-- start EXCERPTED TEXT --

Algorithm — selection
function GetForVersion(version): // sub_1D49F500 (Target)
if !guard(target_registry): // __cxa_guard_acquire
r = operator new(0x28) // 40 bytes
memzero(r, 0x28) // vxorps + vmovups ymm0
target_registry = r // Meyers singleton
release_guard()
return FunctionRegistry::Get(target_registry, &version) // sub_1D49F580
function FunctionRegistry::Get(this, key): // sub_1D49F580
Mutex::lock_shared(this + 0x00)
it = raw_hash_set::find(this + 0x08, key) // sub_1D49FAC0 — swiss-table
if it: // HIT
mv = *it.shared_ptr // MapValue
atomic_inc(mv.refcount) // _InterlockedIncrement64
if mv.function not empty:
out = copy of mv's __policy_func // FunctionWrapper trampoline
else:
out = __empty_func // null-construct sentinel
else: // MISS
out = __empty_func // empty std::function
Mutex::unlock_shared(this + 0x00)
return out
The find is a genuine abseil swiss-table probe, not a linear scan. For the 4-byte TpuVersion key: hash the key, SSE group-match the H2 control bytes (vpcmpeqb %xmm1,%xmm0; vpmovmskb), tzcnt to pick the matching slot, then a single 4-byte key compare against the stored enum int. Capacity is checked against the small-object-optimization threshold 0x20000. The caller then invokes the returned std::function to construct the object; an empty functor means "no implementation for this generation."

-- end EXCERPTED TEXT --

GOAL: In the registry lookup text, what does an empty functor returned to the caller mean? Rely only on the text above when answering.

-- start COLLECTED MATERIAL --

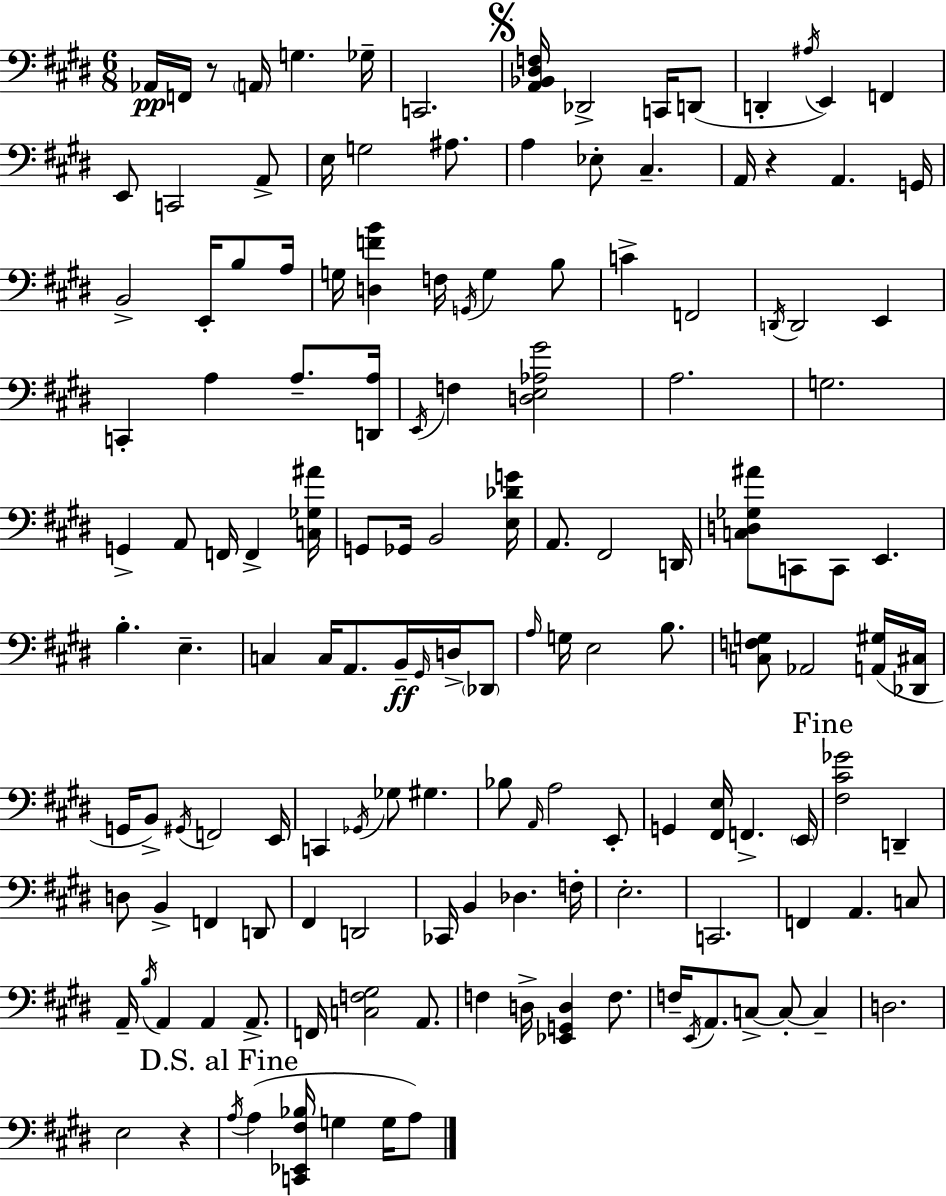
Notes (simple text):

Ab2/s F2/s R/e A2/s G3/q. Gb3/s C2/h. [A2,Bb2,D#3,F3]/s Db2/h C2/s D2/e D2/q A#3/s E2/q F2/q E2/e C2/h A2/e E3/s G3/h A#3/e. A3/q Eb3/e C#3/q. A2/s R/q A2/q. G2/s B2/h E2/s B3/e A3/s G3/s [D3,F4,B4]/q F3/s G2/s G3/q B3/e C4/q F2/h D2/s D2/h E2/q C2/q A3/q A3/e. [D2,A3]/s E2/s F3/q [D3,E3,Ab3,G#4]/h A3/h. G3/h. G2/q A2/e F2/s F2/q [C3,Gb3,A#4]/s G2/e Gb2/s B2/h [E3,Db4,G4]/s A2/e. F#2/h D2/s [C3,D3,Gb3,A#4]/e C2/e C2/e E2/q. B3/q. E3/q. C3/q C3/s A2/e. B2/s G#2/s D3/s Db2/e A3/s G3/s E3/h B3/e. [C3,F3,G3]/e Ab2/h [A2,G#3]/s [Db2,C#3]/s G2/s B2/e G#2/s F2/h E2/s C2/q Gb2/s Gb3/e G#3/q. Bb3/e A2/s A3/h E2/e G2/q [F#2,E3]/s F2/q. E2/s [F#3,C#4,Gb4]/h D2/q D3/e B2/q F2/q D2/e F#2/q D2/h CES2/s B2/q Db3/q. F3/s E3/h. C2/h. F2/q A2/q. C3/e A2/s B3/s A2/q A2/q A2/e. F2/s [C3,F3,G#3]/h A2/e. F3/q D3/s [Eb2,G2,D3]/q F3/e. F3/s E2/s A2/e. C3/e C3/e C3/q D3/h. E3/h R/q A3/s A3/q [C2,Eb2,F#3,Bb3]/s G3/q G3/s A3/e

-- end COLLECTED MATERIAL --

SOLUTION TO THE PROBLEM: It means there is no implementation for this generation.